[Document extract]
*** Begin section ***
You may be reading this blog post because you yourself have a partner who cross-dresses, you suspect your partner may cross-dress, or you’re just curious about cross-dressing. Well, I’m glad you’re here and I’m hoping this post sheds some light on this pretty common, often confusing (to family, friends, and dressers themselves) form of expression.

So, What Exactly IS Cross-dressing?

The actual term “cross-dressing” can be a problematic one for me to explain. Why? Because it’s rooted in the idea that there are two genders (which isn’t true—there are many!) and that each gender has their own distinct way of dressing (Like, girls only wear dresses, boys only wear pants, nonsense). But if we are going to go along with what feels like an outdated term (or, hopefully, one day will be outdated) then cross-dressing is, most often used, when a cisgender* man wears stereotypically feminine clothing; said clothing is usually not the norm for his everyday wardrobe. For example, I cisman who usually wears clothes that align with expectations in western society, i.e. pants, suit, collared shirt, boxer/briefs, etc.; at times, will decide to wear feminine undergarments, dresses, pantyhose, etc.

Is it Possible for Ciswomen & People of Other Identified Genders to Cross-dress?

Sure. But, in my professional opinion, when we think of cross-dressing, we often think of cismen dressing in feminine clothing. So, for the sake of this blog post, that is the group of people we will focus on.
*** End section ***
[Tasks to carry out]
(A) From the blog post on cross-dressing, echo the passage starting with "You may be reading" and going on through "Exactly IS Cross-dressing?".
(B) In the blog post on cross-dressing, which group of people does the author choose to focus on?

[The data]
*** Begin section ***
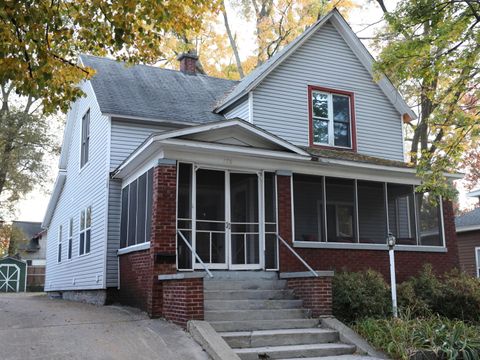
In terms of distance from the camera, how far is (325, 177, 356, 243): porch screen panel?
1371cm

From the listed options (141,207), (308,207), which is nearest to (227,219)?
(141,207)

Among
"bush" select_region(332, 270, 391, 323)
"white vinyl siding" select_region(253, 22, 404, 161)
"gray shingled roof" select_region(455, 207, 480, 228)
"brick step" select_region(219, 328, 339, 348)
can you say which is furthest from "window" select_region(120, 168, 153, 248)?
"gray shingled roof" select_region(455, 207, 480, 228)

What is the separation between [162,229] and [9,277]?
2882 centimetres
*** End section ***
*** Begin section ***
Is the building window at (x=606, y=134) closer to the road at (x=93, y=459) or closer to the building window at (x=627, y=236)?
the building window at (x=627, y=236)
*** End section ***
[Results in order]
(A)
You may be reading this blog post because you yourself have a partner who cross-dresses, you suspect your partner may cross-dress, or you’re just curious about cross-dressing. Well, I’m glad you’re here and I’m hoping this post sheds some light on this pretty common, often confusing (to family, friends, and dressers themselves) form of expression.

So, What Exactly IS Cross-dressing?

(B) Cismen who dress in feminine clothing.